A framework for assessing and understanding sources of error in Earth System Model emulation
Abstract. Full-scale Earth system models are too computationally expensive to keep pace with the growing demand for climate projections across a large range of emissions pathways. Climate emulators, reduced-order models that reproduce the output of full-scale models, are poised to fill this niche. However, the large number of emulation techniques available and lack of a comprehensive theoretical basis to understand their relative strengths and weaknesses compromises fundamental methodological comparisons. Here, we present a theoretical framework that connects disparate emulation techniques, using it to analyze sources of emulator error focusing on memory effects, hidden variables, system noise, and nonlinearities. This framework includes popular emulation techniques such as pattern scaling and response functions, relating them to less commonly used methods, such as Dynamic Mode Decomposition and the Fluctuation Dissipation Theorem (FDT). To support our theoretical contributions, we provide practical implementation details for each technique, evaluating performance across a series of experiments designed to highlight different potential sources of error. We find that response function-based emulators outperform other techniques, particularly pattern scaling, across all scenarios tested. We additionally outline potential advantages of incorporating statistical mechanics into climate emulation through the use of the FDT, though this technique requires greater computational resources and non-standard scenarios for training. Results highlight the relative utility of each technique discussed, along with the importance of designing future scenarios for Earth system models with emulation in mind, suggesting that large-ensemble experiments utilizing the FDT could benefit climate modeling and impacts communities.
The authors present a framework for comparing emulation techniques. They do so by showing the theoretical connections between several existing emulation methods and relating them to two types of linear operators. These operators are shown to explain the same information about the system, demonstrating a link among all methods considered. The authors then test these methods’ abilities to predict four forcing response scenarios in four simplified toy models of either the climate system or the Lorenz convection approximation. Response function methods outperform both pattern scaling and attempts to directly estimate the linear operator in these example tests. The discussion around modeled results in the various tests is thorough and the connections to a common set of linear operators will likely be useful when considering how different emulators might perform.
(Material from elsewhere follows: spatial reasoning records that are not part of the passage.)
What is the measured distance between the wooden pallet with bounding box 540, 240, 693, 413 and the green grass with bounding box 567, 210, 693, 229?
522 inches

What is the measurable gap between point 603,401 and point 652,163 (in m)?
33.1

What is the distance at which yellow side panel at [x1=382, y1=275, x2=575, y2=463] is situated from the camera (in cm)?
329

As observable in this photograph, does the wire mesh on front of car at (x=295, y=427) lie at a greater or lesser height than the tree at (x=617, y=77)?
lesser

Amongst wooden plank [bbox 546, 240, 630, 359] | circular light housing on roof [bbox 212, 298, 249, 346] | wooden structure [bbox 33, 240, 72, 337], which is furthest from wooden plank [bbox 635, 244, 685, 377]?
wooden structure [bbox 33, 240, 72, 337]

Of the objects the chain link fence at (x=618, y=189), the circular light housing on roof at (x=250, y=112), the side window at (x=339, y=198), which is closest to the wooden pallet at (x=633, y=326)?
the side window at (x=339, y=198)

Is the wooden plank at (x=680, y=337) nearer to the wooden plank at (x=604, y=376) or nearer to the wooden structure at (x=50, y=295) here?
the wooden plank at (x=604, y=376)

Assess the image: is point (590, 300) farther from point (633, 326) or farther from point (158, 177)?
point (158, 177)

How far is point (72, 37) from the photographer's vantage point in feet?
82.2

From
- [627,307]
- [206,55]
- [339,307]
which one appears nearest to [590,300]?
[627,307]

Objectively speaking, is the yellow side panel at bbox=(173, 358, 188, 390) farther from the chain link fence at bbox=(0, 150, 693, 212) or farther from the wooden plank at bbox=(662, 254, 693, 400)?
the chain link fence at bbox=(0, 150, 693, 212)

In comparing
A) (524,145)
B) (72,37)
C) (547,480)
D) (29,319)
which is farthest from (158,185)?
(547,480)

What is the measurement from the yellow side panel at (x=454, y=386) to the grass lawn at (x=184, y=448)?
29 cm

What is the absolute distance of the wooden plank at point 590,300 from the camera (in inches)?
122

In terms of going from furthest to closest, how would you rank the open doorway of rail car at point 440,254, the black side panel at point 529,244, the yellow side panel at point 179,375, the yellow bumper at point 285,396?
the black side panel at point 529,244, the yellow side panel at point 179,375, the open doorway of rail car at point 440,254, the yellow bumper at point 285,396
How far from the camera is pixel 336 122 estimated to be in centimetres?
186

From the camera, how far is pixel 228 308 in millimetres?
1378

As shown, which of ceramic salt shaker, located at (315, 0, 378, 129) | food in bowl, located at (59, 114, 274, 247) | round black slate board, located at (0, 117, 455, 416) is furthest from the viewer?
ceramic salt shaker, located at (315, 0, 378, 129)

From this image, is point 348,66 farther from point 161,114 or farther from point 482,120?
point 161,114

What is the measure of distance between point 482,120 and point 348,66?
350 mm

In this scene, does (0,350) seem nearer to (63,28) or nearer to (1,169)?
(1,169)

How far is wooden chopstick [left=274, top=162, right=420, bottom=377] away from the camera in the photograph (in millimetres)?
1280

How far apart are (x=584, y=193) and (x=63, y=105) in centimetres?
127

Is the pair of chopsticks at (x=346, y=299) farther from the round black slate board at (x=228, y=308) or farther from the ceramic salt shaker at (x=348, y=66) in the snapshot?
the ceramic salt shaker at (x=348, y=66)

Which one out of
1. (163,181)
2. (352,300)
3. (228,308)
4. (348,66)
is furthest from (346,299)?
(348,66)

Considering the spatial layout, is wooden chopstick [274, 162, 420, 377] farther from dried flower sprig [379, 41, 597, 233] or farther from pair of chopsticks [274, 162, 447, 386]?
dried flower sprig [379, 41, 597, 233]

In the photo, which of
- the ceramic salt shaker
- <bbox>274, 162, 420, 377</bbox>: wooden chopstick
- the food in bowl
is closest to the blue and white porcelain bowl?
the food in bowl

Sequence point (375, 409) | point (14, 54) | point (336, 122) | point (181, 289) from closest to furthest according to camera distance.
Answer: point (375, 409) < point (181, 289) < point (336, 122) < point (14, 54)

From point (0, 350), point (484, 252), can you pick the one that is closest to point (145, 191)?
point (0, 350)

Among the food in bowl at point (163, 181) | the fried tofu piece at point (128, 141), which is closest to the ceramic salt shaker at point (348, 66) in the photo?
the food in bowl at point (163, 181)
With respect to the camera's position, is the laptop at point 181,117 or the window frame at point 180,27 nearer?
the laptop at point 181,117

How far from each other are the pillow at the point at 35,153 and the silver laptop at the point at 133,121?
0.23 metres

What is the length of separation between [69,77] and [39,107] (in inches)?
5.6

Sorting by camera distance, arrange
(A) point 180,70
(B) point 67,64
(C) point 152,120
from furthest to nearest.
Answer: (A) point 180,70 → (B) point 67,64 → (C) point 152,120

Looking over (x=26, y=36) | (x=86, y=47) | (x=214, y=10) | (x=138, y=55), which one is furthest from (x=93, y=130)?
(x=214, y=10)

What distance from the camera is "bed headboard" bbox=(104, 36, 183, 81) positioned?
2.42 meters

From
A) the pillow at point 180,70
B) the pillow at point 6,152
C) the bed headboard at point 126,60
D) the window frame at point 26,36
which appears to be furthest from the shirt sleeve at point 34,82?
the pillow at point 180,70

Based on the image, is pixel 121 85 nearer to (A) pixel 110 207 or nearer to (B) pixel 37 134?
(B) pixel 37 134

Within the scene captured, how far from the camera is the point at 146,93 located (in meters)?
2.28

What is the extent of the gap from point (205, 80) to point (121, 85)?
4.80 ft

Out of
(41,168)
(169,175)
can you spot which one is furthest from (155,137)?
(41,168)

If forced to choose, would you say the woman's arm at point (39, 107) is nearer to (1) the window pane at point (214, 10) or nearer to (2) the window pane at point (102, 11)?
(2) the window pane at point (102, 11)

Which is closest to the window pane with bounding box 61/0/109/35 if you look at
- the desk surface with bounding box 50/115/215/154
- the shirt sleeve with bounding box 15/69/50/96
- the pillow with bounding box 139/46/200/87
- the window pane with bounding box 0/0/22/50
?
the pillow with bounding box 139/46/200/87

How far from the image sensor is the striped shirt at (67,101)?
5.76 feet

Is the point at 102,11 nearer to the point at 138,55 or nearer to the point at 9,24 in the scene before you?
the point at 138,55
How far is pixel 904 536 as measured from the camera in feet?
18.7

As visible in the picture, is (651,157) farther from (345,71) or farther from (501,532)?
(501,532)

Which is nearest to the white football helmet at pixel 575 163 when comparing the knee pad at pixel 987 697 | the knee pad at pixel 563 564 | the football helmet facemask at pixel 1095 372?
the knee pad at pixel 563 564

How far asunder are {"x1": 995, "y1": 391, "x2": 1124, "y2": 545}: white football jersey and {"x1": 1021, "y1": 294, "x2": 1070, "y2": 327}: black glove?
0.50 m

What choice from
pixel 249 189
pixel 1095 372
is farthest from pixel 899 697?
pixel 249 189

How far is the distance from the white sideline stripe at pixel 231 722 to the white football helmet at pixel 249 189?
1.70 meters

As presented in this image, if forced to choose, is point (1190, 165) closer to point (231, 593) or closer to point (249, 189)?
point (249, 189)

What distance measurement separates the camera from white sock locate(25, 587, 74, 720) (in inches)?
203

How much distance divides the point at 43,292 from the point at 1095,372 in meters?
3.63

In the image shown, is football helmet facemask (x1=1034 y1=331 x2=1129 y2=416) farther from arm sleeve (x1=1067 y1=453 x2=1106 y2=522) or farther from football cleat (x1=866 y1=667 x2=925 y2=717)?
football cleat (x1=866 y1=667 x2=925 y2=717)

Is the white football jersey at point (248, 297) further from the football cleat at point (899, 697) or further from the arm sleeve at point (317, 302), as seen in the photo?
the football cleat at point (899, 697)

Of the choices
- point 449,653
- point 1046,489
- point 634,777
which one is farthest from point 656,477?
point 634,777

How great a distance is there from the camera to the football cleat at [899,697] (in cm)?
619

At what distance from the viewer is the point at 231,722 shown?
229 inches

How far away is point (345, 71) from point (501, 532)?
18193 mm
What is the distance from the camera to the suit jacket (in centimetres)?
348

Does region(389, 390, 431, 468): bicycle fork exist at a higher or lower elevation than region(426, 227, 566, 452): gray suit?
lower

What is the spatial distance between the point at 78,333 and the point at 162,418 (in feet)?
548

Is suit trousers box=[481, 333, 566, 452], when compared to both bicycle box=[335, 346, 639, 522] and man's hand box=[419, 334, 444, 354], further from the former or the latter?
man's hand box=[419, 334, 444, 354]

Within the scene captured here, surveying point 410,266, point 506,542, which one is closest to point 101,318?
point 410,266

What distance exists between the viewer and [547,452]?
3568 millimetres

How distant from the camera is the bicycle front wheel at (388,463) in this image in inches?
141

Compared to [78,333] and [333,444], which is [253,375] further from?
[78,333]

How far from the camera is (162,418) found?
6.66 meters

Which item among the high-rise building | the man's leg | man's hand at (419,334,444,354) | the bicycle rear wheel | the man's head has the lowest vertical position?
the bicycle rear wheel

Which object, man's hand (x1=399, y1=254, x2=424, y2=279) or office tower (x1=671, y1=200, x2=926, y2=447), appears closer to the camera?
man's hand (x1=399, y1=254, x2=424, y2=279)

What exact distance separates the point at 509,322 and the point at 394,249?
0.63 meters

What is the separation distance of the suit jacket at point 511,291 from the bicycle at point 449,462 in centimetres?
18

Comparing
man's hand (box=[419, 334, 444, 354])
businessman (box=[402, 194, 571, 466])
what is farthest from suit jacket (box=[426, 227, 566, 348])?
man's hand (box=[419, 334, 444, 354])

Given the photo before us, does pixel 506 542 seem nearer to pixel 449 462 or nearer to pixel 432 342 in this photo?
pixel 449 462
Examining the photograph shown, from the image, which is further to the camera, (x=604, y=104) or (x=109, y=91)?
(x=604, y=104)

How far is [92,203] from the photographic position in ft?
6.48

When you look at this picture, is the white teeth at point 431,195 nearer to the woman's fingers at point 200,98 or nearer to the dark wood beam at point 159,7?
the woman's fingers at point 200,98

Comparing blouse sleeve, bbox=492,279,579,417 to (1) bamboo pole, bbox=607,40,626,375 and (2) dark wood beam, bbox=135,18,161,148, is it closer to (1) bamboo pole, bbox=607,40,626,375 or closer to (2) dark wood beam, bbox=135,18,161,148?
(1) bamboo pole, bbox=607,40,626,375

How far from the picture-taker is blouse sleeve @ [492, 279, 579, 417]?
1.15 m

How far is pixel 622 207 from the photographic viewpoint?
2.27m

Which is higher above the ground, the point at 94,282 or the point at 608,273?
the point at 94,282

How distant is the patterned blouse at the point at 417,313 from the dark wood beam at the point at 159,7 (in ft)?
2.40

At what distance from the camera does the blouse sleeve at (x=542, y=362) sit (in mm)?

I have experience with pattern scaling, FDT, and ridge regression (which is how the deconvolution method has been practically implemented), though less so with much of the emulator-specific background cited here. As such, I will limit my comments to how this work fits with understanding ESMs more broadly.
Specific comments:
My main comment covers the goal and applicability of this work. I understand that the intent of the paper is to establish a “framework”, by which the authors mean the ability to frame each of these emulators as a variation or simplification on the paired linear response operators Fokker-Planck/Koopman. What is less clear to me is how directly the link can be made to “sources of error in Earth System Model emulation”. Generally, I understand if this paper is laying the groundwork for ESM testing, but in that case I felt that the writing did not make that intention clear. As presented, it reads as offering a tool that is directly applicable to evaluating emulators with respect to ESMs. The tests get at particular challenges in ESMs: memory effects, hidden variables, noise, and nonlinearities. However, the reader does not see the actual interaction between these methods and errors in ESM emulation.
530: While the 2- and 3-box models are frequent approximations to the climate system, they lack many of the physical mechanisms that make the climate system difficult to model. The parameters in these models are fit to ESMs, so are themselves simplified estimates of the actual behavior. I felt that the link between ability to emulate these examples and the ability to emulate ESMs deserved more discussion. I would have found this conceptually more useful than the level of technical detail included for the linear operators and each emulation model in the main text.
846: “This framework currently relies on simple experiments, and further work is needed to determine if operator-based methods like EDMD can be practically realized to emulate nonlinear processes in full-scale climate models.”: this sentence to me suggests that the step of showing that this framework is useful for ESMs is left to future work. I can see that there is some value in being able to connect the different models through a common framework in the way the authors use it to diagnose differences in the toy model. This may be more in line with a proof of concept for the framework rather than demonstrating how the framework applies to ESMs. However, if the goal is for this framework to be used by others and applied to ESMs, this seems like an important step to include. This may just be a framing issue.
Figure 4: If the results suggest that directly estimating response operators is the most prone to error, does this challenge the response operator framework as the most useful common link for the different emulation methods? This seems to suggest the Koopman operator is not the most useful simplification of the climate system.
Minor technical:
42: “Impulse response (response/Green’s function) methods” this wording is confusing, how is “response” an example of “impulse response”?